Since ${\displaystyle \sin (x)}$ is an odd function and ${\displaystyle \cos (x)}$ is an even function, ${\displaystyle \sin (x)\cos (x)}$ is odd.

${\displaystyle \therefore \cos (\omega t+\varphi )\sin (\omega t+\varphi )}$ is an odd function (While the value of ${\displaystyle \varphi }$ can change whether or not the functions are even or odd, it shifts both functions by the same amount and the resulting ${\displaystyle \cos (\omega t+\varphi )\sin (\omega t+\varphi )}$ will still be odd)

${\displaystyle \therefore {\displaystyle \underset{-\mathrm{\infty }}{\overset{\mathrm{\infty }}{\int }}}\cos (\omega t+\varphi )\sin (\omega t+\varphi )=0}$

${\displaystyle \therefore C\left(\tau \right)=\cos \left(\omega \tau \right)+\frac{\sin \left(\omega \tau \right){\displaystyle \underset{-\mathrm{\infty }}{\overset{\mathrm{\infty }}{\int }}}\cos (\omega t+\varphi )\sin (\omega t+\varphi )}{{\displaystyle \underset{-\mathrm{\infty }}{\overset{\mathrm{\infty }}{\int }}}{\sin }^2(\omega t+\varphi )}=\cos \left(\omega \tau \right)}$

${\displaystyle C\left(\tau \right)=\cos \left(\omega \tau \right)}$

JC: Good, clear derivation.

From the graph note that the liquid VACF tends quickly to zero, and the solid has small fluctuations.

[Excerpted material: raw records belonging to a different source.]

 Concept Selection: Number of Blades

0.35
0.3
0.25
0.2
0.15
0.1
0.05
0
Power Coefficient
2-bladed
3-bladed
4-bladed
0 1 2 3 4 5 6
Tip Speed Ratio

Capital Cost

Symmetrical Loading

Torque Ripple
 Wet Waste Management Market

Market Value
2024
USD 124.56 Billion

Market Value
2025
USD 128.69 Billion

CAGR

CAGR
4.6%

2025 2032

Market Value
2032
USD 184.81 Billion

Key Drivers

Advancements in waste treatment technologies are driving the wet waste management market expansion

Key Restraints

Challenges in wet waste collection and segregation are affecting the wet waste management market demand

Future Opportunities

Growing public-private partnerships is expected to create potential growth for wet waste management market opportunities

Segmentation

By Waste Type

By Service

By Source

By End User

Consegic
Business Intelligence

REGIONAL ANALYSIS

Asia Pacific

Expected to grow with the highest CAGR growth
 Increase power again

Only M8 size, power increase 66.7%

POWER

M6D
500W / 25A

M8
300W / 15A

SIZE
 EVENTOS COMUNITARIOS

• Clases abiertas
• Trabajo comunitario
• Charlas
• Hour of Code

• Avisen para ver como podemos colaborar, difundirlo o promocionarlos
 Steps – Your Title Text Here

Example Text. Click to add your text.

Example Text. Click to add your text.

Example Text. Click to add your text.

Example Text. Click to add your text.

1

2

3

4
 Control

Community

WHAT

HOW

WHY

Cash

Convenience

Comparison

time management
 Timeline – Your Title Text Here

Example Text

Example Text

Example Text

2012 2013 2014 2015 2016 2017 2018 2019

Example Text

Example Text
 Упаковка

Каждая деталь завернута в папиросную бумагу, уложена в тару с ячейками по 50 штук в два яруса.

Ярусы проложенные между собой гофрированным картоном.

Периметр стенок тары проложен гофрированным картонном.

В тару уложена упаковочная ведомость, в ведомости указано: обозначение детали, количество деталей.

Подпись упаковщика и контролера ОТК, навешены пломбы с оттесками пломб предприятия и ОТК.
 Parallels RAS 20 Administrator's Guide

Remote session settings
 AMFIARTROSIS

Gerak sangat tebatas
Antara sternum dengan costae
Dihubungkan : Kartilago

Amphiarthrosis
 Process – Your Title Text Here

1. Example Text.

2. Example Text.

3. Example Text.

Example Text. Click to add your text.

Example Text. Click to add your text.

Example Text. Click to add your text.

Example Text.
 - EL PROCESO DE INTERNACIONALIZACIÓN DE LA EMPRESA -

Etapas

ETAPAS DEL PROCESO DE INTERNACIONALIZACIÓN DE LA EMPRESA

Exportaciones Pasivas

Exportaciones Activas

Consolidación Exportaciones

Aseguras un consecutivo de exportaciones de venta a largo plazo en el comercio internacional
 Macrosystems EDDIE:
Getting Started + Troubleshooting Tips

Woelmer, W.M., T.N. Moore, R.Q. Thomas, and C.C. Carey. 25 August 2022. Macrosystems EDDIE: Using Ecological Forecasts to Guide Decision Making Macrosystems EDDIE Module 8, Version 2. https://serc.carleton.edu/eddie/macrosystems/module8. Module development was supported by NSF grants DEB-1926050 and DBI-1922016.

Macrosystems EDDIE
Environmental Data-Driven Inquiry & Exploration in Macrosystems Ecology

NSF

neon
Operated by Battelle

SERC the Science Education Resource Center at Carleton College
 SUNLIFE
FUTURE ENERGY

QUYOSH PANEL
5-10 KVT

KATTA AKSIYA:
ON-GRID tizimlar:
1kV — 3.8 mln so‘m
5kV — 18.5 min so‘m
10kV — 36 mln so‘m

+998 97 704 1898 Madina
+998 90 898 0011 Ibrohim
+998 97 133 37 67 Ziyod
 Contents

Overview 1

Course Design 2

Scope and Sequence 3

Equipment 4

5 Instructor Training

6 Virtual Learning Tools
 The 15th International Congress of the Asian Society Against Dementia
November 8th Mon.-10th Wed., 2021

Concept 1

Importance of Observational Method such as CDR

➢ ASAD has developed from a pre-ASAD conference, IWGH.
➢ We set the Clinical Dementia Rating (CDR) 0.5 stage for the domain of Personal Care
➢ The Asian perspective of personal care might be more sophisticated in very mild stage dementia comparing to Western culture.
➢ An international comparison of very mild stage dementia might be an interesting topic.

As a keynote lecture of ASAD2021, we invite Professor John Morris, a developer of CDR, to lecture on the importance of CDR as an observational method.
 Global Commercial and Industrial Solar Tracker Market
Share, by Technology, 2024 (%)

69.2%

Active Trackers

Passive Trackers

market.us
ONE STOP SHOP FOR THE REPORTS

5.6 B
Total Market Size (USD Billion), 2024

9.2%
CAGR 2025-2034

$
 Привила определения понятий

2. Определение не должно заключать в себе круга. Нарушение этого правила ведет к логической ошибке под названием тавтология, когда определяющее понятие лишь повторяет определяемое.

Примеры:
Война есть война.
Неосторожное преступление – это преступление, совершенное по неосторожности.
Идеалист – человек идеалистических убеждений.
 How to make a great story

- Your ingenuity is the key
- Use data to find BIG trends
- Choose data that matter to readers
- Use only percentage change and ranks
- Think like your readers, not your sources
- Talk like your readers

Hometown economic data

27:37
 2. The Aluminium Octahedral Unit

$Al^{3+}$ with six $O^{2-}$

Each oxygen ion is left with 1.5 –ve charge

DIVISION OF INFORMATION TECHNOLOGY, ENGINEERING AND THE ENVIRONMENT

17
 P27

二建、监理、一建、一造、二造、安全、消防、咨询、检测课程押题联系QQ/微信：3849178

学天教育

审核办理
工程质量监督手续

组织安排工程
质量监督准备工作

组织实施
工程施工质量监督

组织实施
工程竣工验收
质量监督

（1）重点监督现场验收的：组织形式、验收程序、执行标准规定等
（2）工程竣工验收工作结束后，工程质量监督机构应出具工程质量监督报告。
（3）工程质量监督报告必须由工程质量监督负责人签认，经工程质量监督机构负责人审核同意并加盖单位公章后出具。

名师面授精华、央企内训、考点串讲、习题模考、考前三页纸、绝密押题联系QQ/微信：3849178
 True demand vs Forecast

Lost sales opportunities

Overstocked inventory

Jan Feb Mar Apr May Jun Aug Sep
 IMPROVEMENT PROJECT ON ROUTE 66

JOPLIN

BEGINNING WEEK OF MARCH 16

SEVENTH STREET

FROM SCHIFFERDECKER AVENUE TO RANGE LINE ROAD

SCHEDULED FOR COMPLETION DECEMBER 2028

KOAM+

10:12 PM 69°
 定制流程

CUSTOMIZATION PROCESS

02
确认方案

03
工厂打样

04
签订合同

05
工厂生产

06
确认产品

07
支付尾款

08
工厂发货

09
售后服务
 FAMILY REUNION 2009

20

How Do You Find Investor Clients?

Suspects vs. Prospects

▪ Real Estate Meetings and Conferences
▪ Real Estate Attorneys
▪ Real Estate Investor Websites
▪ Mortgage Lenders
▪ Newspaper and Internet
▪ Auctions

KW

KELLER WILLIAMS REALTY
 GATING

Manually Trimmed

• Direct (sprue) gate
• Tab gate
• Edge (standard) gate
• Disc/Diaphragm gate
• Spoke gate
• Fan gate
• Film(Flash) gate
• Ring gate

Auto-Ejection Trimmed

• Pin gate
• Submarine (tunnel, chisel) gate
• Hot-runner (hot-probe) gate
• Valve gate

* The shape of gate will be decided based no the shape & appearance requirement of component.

The difference arises as the in the liquid phase the particles have more translational freedom and can collide, exchanging energy between particles. Solid phase atoms retain a relatively static position around their equilibrium position. Also the solid rate will decay slower than in liquids.

For the harmonic oscillator, the VACF will not decay to zero as the there are atoms exchanging with their neighbours, which do not occur in harmonic oscillation.

File:Runningintegralaz.png

JC: The running integral plot has not uploaded properly. What does the minimum in the solid VACF represent physically?

The values for D from the VCAF model were greater in magnitude than those from the MSD calculations. The greatest source of error is most likely to be the use of the trapezium rule instead of an exact integral of each function.